Dass der Vatikan auch weiterhin eine eigene Sternwarte betreibt, geht nach Consolmagnos Einschätzung auf Secchi zurück. "Er hat dem Heiligen Stuhl im späten 19. Jahrhundert gezeigt, dass Astronomie wunderbar dafür geeignet ist, in die Welt zu wirken und zu zeigen, dass die Kirche an der Seite der Wissenschaft steht."
Seine Theologie hat sich nicht bewährt
Secchis theologische Positionen haben den Test der Zeit jedoch nicht bestanden, ergänzt Consolmagno. "Von all seinen Werken haben sich die theologischen über das Wesen Gottes und der Schöpfung wohl am schlechtesten gehalten. Er war ein Mann seiner Zeit und dachte, wie viele der zeitgenössischen Philosophen und Naturwissenschaftler, dass man aus der Betrachtung der Natur direkt Folgerungen über Gott ziehen könnte." Heute dagegen sei der Ansatz ein anderer; die Jesuiten, die immer noch die vatikanische Sternwarte leiten und an ihr forschen, wollen längst nicht mehr Theologie mit den Mitteln der Naturwissenschaft betreiben. "Heute wissen wir, dass unsere naturwissenschaftlichen Theorien viel zu dünn und vorläufig sind, um als Grundlage der Theologie zu dienen", sagt Consolmagno, der sich in seiner Forschung hauptsächlich mit Meteoriten und Asteroiden befasst.
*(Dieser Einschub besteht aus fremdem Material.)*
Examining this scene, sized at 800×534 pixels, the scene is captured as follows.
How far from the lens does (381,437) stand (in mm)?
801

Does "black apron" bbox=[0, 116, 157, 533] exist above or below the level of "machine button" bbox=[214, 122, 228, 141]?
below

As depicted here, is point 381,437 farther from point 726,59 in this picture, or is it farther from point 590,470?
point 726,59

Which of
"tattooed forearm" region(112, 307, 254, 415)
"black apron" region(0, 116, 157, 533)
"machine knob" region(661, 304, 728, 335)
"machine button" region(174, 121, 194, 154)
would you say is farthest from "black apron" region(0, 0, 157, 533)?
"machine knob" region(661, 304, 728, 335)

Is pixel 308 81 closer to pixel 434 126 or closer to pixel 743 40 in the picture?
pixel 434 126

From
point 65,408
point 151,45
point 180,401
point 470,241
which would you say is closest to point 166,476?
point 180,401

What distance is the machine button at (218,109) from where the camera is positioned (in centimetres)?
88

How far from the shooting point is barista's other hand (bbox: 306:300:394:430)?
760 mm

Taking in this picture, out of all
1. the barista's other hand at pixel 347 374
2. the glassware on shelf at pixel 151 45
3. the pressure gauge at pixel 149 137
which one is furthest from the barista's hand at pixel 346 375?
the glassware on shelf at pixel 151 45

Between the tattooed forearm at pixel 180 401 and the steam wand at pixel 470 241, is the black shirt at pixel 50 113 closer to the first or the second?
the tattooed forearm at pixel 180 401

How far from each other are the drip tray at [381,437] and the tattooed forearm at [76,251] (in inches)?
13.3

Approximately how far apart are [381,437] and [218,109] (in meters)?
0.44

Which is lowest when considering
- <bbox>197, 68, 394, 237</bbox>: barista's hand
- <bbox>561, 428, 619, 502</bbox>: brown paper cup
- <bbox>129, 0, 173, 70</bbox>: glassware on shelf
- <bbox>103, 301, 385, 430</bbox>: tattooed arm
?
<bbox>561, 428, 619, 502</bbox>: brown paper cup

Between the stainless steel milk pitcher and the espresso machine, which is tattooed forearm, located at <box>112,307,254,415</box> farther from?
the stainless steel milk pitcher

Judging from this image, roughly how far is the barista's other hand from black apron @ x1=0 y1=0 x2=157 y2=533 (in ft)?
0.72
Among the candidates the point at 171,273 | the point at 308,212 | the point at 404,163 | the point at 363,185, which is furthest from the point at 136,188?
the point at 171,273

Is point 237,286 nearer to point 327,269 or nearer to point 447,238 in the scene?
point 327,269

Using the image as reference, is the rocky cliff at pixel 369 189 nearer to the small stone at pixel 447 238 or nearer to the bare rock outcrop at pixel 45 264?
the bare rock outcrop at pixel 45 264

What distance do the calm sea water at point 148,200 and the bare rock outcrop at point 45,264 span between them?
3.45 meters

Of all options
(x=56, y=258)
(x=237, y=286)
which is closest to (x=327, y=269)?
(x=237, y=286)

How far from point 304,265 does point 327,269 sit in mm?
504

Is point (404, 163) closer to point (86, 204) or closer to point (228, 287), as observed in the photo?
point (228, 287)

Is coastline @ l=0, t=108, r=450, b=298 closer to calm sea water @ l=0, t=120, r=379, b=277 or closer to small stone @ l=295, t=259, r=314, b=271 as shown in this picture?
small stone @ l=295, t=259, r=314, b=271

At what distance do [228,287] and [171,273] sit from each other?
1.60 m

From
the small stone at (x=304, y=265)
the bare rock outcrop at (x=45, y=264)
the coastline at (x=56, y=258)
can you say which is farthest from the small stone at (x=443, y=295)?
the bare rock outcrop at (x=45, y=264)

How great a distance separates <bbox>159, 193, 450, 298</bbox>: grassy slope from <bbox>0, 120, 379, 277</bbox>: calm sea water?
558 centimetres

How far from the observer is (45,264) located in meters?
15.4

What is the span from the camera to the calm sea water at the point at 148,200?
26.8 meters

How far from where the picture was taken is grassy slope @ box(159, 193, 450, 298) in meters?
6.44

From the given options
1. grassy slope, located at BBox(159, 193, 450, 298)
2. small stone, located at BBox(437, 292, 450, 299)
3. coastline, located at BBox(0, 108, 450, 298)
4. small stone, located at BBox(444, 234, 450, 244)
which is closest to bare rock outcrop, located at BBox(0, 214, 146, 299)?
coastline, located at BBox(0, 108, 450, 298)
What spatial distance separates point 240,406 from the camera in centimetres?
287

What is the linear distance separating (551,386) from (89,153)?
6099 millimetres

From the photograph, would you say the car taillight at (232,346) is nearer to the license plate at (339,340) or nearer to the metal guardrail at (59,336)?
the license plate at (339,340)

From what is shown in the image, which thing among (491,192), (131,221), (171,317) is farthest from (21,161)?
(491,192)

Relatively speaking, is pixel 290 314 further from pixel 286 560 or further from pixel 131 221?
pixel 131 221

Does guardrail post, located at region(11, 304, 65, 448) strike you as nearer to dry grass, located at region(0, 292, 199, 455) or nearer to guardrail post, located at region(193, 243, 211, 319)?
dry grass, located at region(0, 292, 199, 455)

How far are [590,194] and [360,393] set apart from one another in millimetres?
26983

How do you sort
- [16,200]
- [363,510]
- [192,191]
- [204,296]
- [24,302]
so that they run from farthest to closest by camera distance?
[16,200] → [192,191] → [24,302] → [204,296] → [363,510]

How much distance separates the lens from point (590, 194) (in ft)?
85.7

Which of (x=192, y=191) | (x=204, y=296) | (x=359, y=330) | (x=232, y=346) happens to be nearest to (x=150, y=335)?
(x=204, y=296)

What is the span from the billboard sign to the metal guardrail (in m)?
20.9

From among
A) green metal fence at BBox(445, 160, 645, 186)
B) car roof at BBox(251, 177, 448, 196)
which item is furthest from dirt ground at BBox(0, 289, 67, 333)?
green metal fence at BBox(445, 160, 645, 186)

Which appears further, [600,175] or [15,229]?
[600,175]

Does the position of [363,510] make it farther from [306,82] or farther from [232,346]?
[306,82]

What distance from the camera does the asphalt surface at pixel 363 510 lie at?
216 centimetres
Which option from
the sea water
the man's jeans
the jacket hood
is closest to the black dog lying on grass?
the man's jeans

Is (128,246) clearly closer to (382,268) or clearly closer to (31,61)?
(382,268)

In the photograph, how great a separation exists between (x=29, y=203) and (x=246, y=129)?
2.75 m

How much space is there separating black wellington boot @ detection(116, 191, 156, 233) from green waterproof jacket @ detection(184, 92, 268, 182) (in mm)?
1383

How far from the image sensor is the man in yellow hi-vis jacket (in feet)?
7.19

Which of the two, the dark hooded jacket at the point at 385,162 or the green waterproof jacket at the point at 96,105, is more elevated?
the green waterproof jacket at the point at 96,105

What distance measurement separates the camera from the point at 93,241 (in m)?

Theologie und Naturwissenschaft sollten stattdessen nebeneinander betrieben werden, findet er, in der gebotenen Unabhängigkeit, um so zwei verschiedene Blickwinkel auf die Schöpfung zu haben.
Dennoch sieht der Jesuit in seinem Vorgänger auch ein Vorbild über seine wissenschaftliche Leistung im engeren Sinn hinaus: Als Vorbild für die Vereinbarkeit von Glaube und Vernunft. Gerade zu der Zeit, als der "Mythos eines Kriegs zwischen Religion und Wissenschaft" begann, populär zu werden, war der wichtigste Astronom ein Jesuitenpater, betont Consolmagno. "Das sollte uns daran erinnern, wachsam zu sein, wenn jemand einen solchen Konflikt zwischen Glauben und Wissen behauptet."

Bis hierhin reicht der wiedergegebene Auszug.